TRY IT: Copy out exactly the lines beginning with the one that contains "Little Peanut Boutique" and ending at the last line of the listing, skipping any pictures.

EXERCISE INPUT:
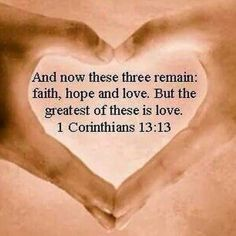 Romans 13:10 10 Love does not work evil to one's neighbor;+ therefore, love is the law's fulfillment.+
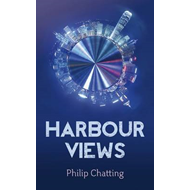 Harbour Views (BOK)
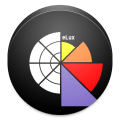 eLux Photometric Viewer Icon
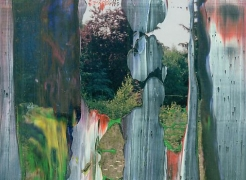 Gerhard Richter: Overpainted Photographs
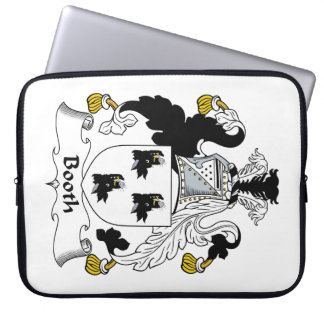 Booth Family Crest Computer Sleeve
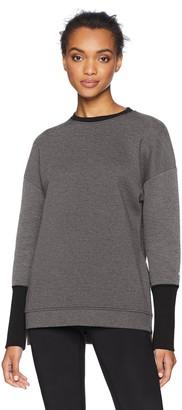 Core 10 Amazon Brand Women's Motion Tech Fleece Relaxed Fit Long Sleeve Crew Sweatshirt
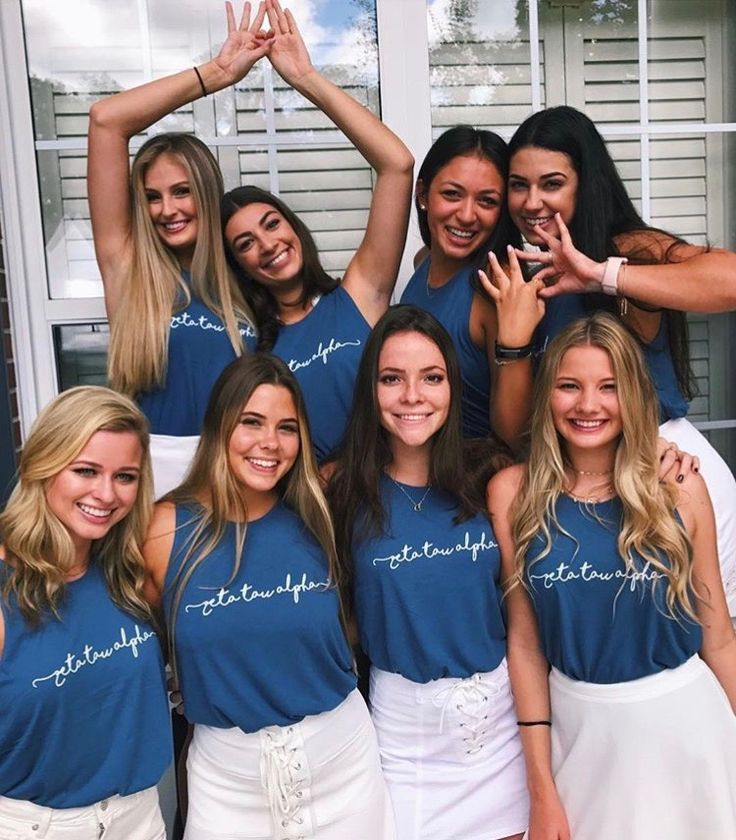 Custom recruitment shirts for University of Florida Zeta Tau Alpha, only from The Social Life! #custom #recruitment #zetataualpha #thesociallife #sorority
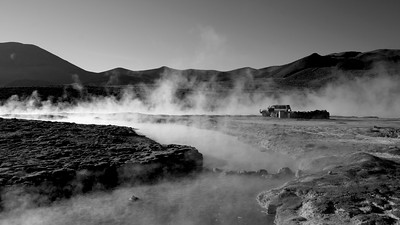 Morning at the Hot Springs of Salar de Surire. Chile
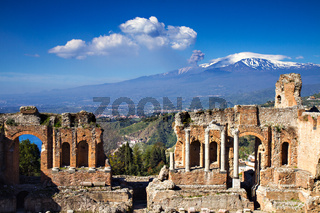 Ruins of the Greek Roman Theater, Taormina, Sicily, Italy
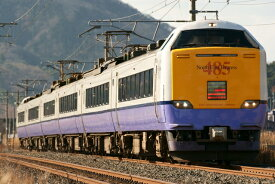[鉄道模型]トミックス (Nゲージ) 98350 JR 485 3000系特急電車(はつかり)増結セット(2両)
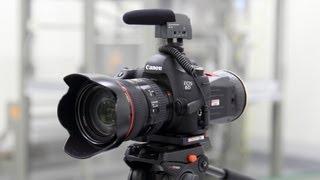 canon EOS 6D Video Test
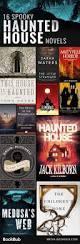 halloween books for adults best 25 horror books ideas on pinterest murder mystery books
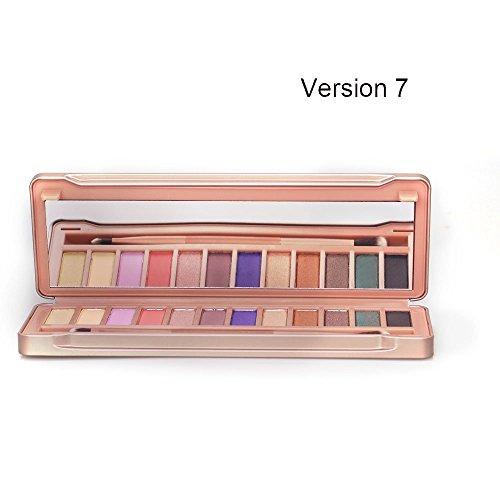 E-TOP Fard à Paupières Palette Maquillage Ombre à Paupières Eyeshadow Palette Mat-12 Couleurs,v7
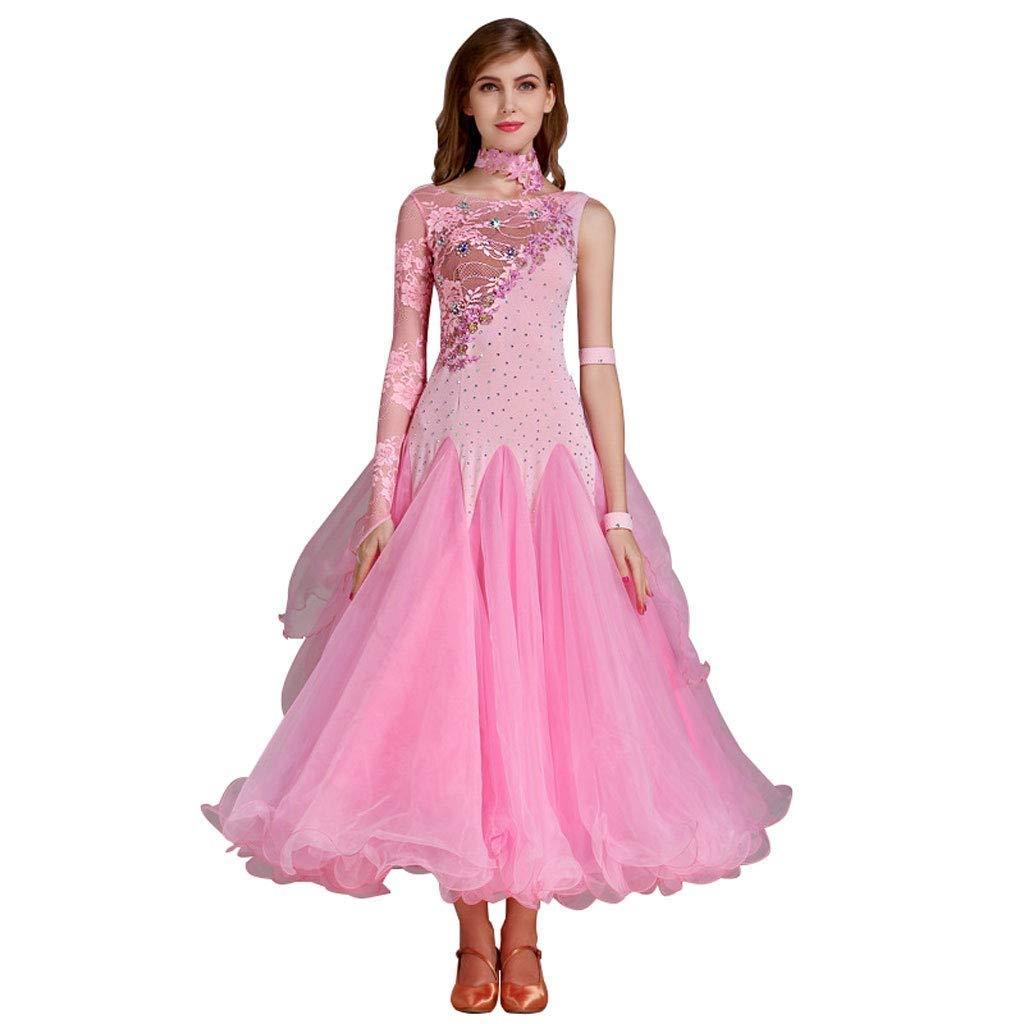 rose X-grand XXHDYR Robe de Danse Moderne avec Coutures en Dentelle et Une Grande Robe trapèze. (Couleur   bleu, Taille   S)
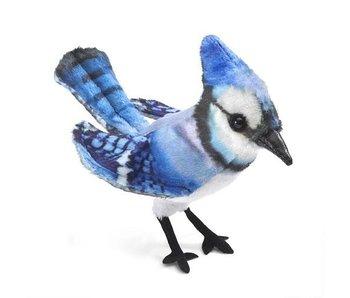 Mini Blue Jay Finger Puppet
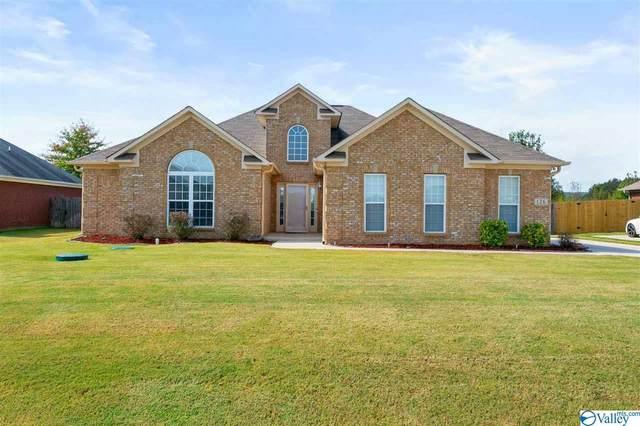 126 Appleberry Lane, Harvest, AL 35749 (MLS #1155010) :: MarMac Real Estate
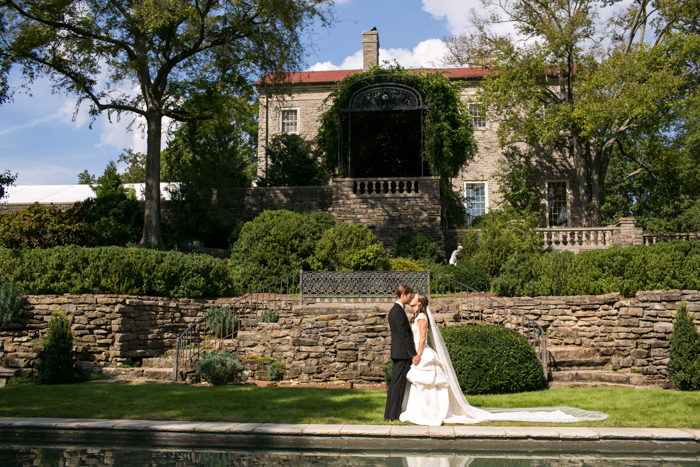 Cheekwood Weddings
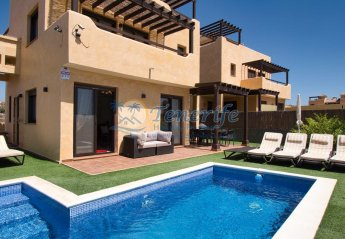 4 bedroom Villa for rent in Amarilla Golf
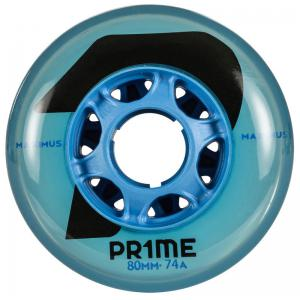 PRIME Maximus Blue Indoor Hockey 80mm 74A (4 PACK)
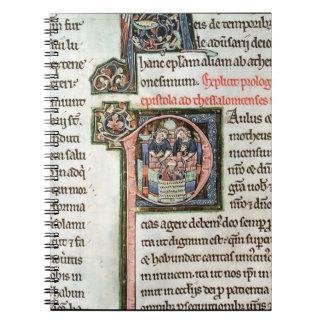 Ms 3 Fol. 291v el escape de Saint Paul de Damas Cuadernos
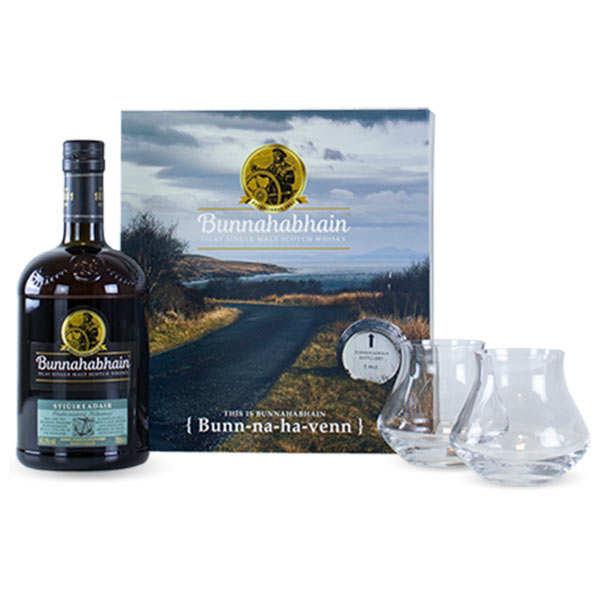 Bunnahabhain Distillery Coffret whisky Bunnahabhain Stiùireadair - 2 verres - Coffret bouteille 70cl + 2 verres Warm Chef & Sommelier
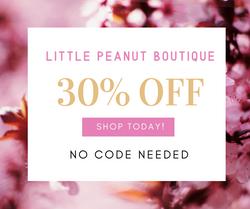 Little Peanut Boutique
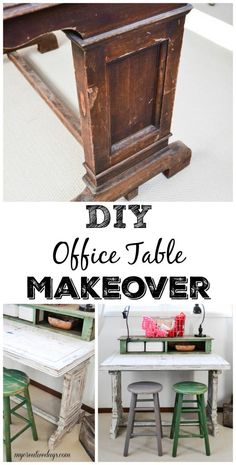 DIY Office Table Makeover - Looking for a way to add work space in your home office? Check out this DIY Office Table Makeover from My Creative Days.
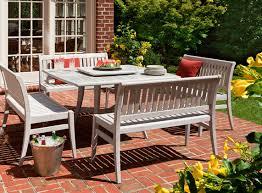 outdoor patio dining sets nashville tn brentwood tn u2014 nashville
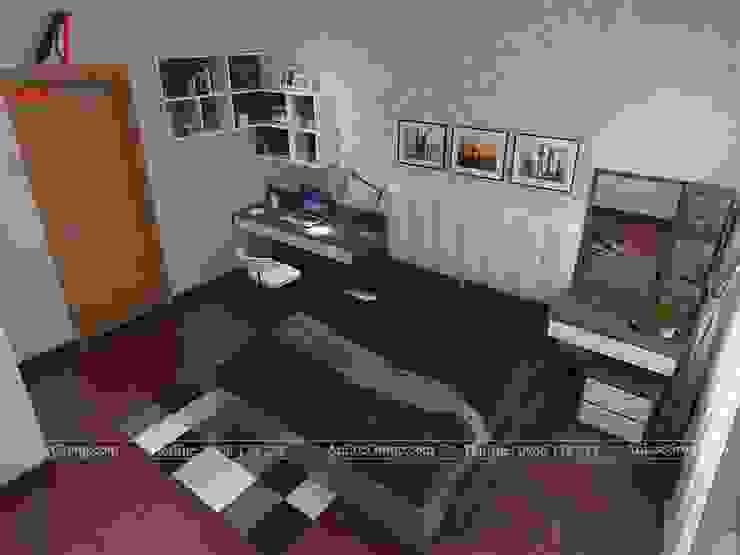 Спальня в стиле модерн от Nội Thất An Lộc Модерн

EXERCISE SOLUTION:
 Little Peanut Boutique
 DIY Office Table Makeover - Looking for a way to add work space in your home office? Check out this DIY Office Table Makeover from My Creative Days.
 outdoor patio dining sets nashville tn brentwood tn u2014 nashville
 Спальня в стиле модерн от Nội Thất An Lộc Модерн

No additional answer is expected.